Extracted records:
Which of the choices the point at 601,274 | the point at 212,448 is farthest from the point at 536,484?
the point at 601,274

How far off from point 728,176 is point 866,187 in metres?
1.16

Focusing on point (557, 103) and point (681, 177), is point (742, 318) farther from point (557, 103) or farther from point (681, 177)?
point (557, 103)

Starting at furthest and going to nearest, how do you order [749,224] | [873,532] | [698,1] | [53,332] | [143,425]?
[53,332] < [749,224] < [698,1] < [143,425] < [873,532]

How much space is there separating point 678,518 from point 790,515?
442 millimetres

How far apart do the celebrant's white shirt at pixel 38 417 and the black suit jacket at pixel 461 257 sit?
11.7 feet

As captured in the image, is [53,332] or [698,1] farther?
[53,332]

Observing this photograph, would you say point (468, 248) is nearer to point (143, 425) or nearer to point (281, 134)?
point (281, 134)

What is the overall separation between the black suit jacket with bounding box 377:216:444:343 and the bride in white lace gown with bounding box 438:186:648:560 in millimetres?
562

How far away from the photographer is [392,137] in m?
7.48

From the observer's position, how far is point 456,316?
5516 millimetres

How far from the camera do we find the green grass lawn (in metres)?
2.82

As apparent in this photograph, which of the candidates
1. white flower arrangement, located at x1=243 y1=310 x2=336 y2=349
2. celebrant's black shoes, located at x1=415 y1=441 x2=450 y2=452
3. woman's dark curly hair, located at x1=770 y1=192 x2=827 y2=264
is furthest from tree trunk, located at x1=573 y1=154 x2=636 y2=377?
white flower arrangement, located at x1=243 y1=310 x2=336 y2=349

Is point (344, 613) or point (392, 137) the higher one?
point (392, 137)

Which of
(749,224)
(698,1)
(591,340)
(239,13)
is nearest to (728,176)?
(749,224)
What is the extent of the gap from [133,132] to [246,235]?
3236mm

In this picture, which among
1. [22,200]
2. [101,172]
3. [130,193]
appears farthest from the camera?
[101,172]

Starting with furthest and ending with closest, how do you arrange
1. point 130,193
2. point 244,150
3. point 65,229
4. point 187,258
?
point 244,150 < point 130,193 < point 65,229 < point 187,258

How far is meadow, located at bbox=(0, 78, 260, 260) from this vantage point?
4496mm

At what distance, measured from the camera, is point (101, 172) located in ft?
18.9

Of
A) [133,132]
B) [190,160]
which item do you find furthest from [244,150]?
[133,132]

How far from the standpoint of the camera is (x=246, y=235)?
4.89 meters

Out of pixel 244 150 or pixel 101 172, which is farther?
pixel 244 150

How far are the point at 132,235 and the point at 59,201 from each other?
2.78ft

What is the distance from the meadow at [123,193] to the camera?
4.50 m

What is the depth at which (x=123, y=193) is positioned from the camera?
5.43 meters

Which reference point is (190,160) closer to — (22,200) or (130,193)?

- Stated goal
Copy the entries above word for word, starting at the line that contains "How far from the standpoint" and continuing through the final line of the entries.

- Response
How far from the standpoint of the camera is (x=246, y=235)?
4.89 meters

Out of pixel 244 150 or pixel 101 172, which is farther?
pixel 244 150

How far are the point at 132,235 and the point at 59,201 from each other?
2.78ft

What is the distance from the meadow at [123,193] to the camera?
4.50 m

What is the depth at which (x=123, y=193) is positioned from the camera?
5.43 meters

Which reference point is (190,160) closer to — (22,200) or (130,193)?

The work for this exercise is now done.